Properties of Number

[chitrasrid]

Can someone, please help me out with this question?

If a is a positive integer, and the units digit of a^2 is 9 and the units digit of (a+1) ^ 2 is 4, what is the units digit of (a+2) ^2?

The answer choices are:

(a)1
(b)3
(c)5
(d)6
(e)14

The correct answer is (a)

Here is my thought process:

Only numbers ending in 3 or 7 would yield a units digit of 9 when squared.

If 9 is the units digit of a^2, then either 3 or 7 must be the units digit of a

I am not too sure how to proceed from here.

Thanks for your help!

Chitra Sridhar[*][*]

[jnelson0612]

Can someone, please help me out with this question?

If a is a positive integer, and the units digit of a^2 is 9 and the units digit of (a+1) ^ 2 is 4, what is the units digit of (a+2) ^2?

The answer choices are:

(a)1
(b)3
(c)5
(d)6
(e)14

The correct answer is (a)

Here is my thought process:

Only numbers ending in 3 or 7 would yield a units digit of 9 when squared.

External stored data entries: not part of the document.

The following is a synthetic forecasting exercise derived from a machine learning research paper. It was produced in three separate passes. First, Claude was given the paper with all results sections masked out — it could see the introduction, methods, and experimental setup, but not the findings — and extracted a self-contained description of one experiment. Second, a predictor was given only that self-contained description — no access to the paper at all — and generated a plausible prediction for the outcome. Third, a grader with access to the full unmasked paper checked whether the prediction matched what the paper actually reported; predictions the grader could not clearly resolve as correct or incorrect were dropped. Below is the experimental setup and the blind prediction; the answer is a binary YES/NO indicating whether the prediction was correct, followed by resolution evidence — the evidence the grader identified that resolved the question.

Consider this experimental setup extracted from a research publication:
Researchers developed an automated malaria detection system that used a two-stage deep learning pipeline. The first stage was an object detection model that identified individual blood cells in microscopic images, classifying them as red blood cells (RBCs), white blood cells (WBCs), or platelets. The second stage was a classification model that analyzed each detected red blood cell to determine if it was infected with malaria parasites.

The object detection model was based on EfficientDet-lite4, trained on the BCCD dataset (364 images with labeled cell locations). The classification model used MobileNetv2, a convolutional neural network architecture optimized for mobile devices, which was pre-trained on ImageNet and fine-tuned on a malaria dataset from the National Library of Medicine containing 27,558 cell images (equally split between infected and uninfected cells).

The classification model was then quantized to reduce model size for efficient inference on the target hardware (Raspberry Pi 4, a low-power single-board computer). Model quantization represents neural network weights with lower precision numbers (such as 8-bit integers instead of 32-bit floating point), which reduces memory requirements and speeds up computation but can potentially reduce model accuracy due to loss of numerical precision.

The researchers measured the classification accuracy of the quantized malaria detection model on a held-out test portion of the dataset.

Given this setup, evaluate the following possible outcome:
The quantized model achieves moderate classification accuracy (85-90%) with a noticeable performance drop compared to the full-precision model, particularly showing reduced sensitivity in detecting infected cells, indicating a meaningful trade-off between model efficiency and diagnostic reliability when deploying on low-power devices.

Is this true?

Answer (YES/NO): NO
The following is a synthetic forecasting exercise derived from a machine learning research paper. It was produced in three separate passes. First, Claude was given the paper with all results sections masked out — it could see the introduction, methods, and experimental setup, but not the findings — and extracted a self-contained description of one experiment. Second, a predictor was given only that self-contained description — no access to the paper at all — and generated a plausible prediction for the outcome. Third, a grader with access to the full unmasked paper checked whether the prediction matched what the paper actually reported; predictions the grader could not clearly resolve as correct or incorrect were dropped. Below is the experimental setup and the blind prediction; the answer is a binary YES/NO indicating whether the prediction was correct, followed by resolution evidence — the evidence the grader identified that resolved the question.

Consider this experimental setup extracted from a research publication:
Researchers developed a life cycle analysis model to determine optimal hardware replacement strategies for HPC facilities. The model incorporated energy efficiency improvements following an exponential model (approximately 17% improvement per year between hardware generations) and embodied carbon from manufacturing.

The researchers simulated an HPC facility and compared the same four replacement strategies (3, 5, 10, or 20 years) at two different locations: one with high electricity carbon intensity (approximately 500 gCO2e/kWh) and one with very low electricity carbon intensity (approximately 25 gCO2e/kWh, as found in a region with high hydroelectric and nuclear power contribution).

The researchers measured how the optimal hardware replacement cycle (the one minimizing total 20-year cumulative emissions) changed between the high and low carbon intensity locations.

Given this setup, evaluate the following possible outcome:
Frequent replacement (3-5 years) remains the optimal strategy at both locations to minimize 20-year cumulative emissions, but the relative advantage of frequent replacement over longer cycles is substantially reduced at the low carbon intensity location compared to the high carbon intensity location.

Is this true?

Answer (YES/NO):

If 9 is the units digit of a^2, then either 3 or 7 must be the units digit of a

I am not too sure how to proceed from here.

Thanks for your help!

Chitra Sridhar[*][*]

You've done a nice job so far! You are correct: only a number ending in 3 or 7 would yield a units digit of 9 when squared. So let's consider 3 or 7 for a.

The next thing that the problem tells us is that (a+1)^2 has a units digit of 4. Let's test out our two possibilities:

If a=3, then (3+1)^2 is 16, units digit of 6. Doesn't work.
If a=7, then (7+1)^2 is 64, units digit of 4. This works!

Thus, a must be 7 or some number ending in 7. Let's just say a=7 to make our lives easier. The question is what is the units digit of (a+2)^2? Let's just plug in a=7 and find that (7+2)^2 = 81. Thus, the units digit is 1. Answer A.